───── Отрывок для чтения ─────

Один из кратчайших путей к сердцу городского грека — сигареты с виргинским табаком. Этому старику они были не нужны. Однако при виде плоской жестяной коробочки глаза его загорелись. Он открыл ее, вынул сигареты, любовно потер коробочку о рукав. Он рассматривал ее на свет, улыбаясь от счастья, как девушка, радующаяся новому украшению.
Странно было наблюдать, как этот почтенный старый Нестор трясется над пустой жестянкой. Я вернулся к машине, нашел там еще две таких и отдал ему. Его восторгу не было пределов.
Мы пожали друг другу руки, и я по крутой горной дороге отправился вниз, к «сухому Аргосу, где пасут лошадей», с его девонской, красной землей. Восточнее, у моря, лежат развалины Эпидавра.

───── Исходные данные ─────

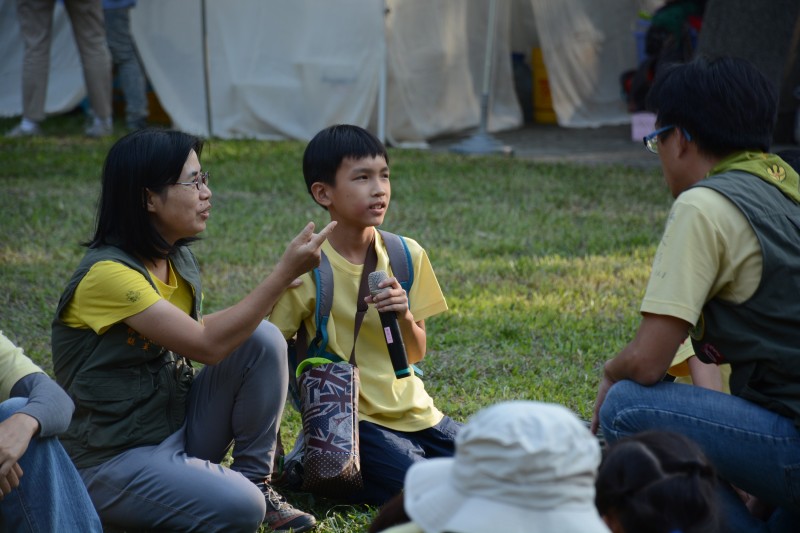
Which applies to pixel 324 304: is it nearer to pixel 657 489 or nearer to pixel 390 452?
pixel 390 452

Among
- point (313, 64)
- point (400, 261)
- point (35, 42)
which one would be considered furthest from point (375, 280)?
point (35, 42)

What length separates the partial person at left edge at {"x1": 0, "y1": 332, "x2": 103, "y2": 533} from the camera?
2.34 metres

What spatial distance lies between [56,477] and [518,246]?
408 centimetres

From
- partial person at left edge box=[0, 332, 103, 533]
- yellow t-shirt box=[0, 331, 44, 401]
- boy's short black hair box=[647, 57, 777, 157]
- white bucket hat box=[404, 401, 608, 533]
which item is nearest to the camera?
white bucket hat box=[404, 401, 608, 533]

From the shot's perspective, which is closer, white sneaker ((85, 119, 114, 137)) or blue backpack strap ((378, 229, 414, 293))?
blue backpack strap ((378, 229, 414, 293))

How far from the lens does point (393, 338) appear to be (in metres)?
3.00

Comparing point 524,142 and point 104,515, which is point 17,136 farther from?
point 104,515

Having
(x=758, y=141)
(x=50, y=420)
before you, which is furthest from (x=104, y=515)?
(x=758, y=141)

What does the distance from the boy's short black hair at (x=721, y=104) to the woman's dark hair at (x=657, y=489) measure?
34.6 inches

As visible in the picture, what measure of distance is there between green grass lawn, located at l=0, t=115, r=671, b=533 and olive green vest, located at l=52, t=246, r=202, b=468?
0.59 metres

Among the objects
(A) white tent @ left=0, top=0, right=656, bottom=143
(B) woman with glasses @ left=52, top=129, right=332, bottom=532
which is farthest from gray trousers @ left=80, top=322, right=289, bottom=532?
(A) white tent @ left=0, top=0, right=656, bottom=143

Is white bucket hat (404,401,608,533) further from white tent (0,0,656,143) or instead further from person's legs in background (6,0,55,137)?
person's legs in background (6,0,55,137)

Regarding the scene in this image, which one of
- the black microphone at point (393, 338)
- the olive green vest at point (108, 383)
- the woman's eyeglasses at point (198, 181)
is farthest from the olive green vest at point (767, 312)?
the olive green vest at point (108, 383)

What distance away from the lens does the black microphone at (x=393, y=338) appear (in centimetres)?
300
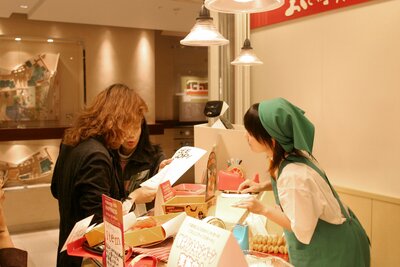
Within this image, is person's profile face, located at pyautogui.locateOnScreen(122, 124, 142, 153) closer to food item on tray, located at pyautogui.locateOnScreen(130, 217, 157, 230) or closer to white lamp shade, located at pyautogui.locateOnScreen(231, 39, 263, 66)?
food item on tray, located at pyautogui.locateOnScreen(130, 217, 157, 230)

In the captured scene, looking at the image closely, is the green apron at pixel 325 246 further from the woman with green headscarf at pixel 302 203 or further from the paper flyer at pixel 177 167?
the paper flyer at pixel 177 167

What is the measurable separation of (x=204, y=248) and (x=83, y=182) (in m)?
0.93

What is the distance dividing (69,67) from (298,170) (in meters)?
5.10

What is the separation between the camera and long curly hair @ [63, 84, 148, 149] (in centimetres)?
206

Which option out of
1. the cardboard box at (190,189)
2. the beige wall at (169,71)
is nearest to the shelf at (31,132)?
the beige wall at (169,71)

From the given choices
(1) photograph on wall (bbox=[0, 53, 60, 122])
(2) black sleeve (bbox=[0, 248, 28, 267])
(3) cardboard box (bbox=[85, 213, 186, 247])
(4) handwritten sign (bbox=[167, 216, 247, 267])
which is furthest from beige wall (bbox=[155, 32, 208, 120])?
(4) handwritten sign (bbox=[167, 216, 247, 267])

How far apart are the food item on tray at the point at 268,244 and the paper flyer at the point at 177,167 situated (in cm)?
44

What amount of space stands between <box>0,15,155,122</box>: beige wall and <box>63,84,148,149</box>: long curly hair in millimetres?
4155

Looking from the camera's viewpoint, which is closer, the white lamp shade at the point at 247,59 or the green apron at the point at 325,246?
the green apron at the point at 325,246

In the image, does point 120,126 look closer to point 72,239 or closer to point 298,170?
point 72,239

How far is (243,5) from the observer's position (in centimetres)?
173

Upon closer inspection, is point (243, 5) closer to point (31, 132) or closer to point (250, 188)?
point (250, 188)

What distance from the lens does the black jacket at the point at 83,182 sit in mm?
1844

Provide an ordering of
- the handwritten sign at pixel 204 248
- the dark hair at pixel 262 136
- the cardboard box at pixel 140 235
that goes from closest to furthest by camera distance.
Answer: the handwritten sign at pixel 204 248 → the cardboard box at pixel 140 235 → the dark hair at pixel 262 136
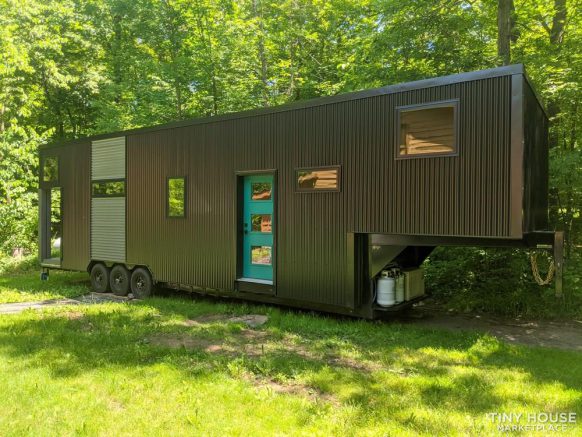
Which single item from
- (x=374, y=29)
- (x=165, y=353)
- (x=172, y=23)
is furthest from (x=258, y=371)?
(x=172, y=23)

─────

Описание задания. Что, согласно отрывку для чтения, лежит восточнее, у моря?

Решение задачи. Развалины Эпидавра.